В клеточные культуры, растущие определенное время в лунках 96-луночных плоскодонных планшетов с цитотоксинами или без них (контрольные и опытные образцы) за 4-6 часов до окончания расчетного периода инкубации вносили по 10 мкл раствора МТТ (стоковый раствор 5 мг/мл, Sigma, USA). По окончании инкубации клетки осаждали центрифугированием планшетов при 1000 об./мин. в течение 5-7 минут. Супернатант осторожно отбирали, вносили в каждую лунку по 60 мкл ДМСО (Sigma, USA), осадки ресуспендировали и инкубировали 30 минут при 37С, после чего немедленно определяли оптическую плотность раствора формазана, используя спектрофотометр вертикального сканирования Titerteck Multiscan MCC/340 (Flow Lab., USA) при длине волны 540 нм. Результаты измерения обрабатывали с использованием программы Elisafit.
Результаты исследования
Наночастицы получали так называемым методом соосаждения [5, 6]. Нерастворимые в воде паклитаксел и ПЛГА носитель растворяли в смешивающемся с водой органическом растворителе (ацетоне), образовавшуюся органическую фазу добавляли к водной фазе, содержащей поверхностно-активное вещество (полоксамер 188). По мере удаления органического растворителя, растворимость паклитаксела и полимера снижается, что, при правильном подборе параметров синтеза, приводит к образованию частиц субмикронного размера (250-300 нм).
Ранее нами было изучено влияние различных технологических параметров на физико-химические свойства лекарственной формы, в частности, на выход лекарственного вещества. Продемонстрировано, что при использовании соотношения паклитаксел:ПЛГА 1:100 и ниже синтез наночастиц проходит практически без потерь лекарственного вещества и полимера.

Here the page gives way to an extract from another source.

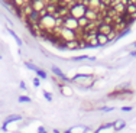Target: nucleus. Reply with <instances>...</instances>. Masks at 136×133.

Полученная лекарственная форма была устойчива к замораживанию и последующей лиофилизации: суспензия не теряла агрегативной устойчивости после, по меньшей мере, 3 циклов «-200С – комнатная температура», а добавление воды или раствора полисорбата 80 к лиофилизату приводило к образованию гомогенной суспензии. Таким образом, экспериментальная лекарственная форма стабильна и может быть пригодна как для перорального, так и для внутривенного введения. Наносомальная форма обеспечивала плавное высвобождение паклитаксела в течение 24 часов в фосфатном буфере (рН 7.4), то есть в среде, имитирующей плазму крови и внутриклеточную жидкость. Введение в инкубационную среду полисорбата 80 в качестве солюбилизатора обеспечивало немного более высокую скорость высвобождения паклитаксела по сравнению с немодифицированным фосфатным буфером.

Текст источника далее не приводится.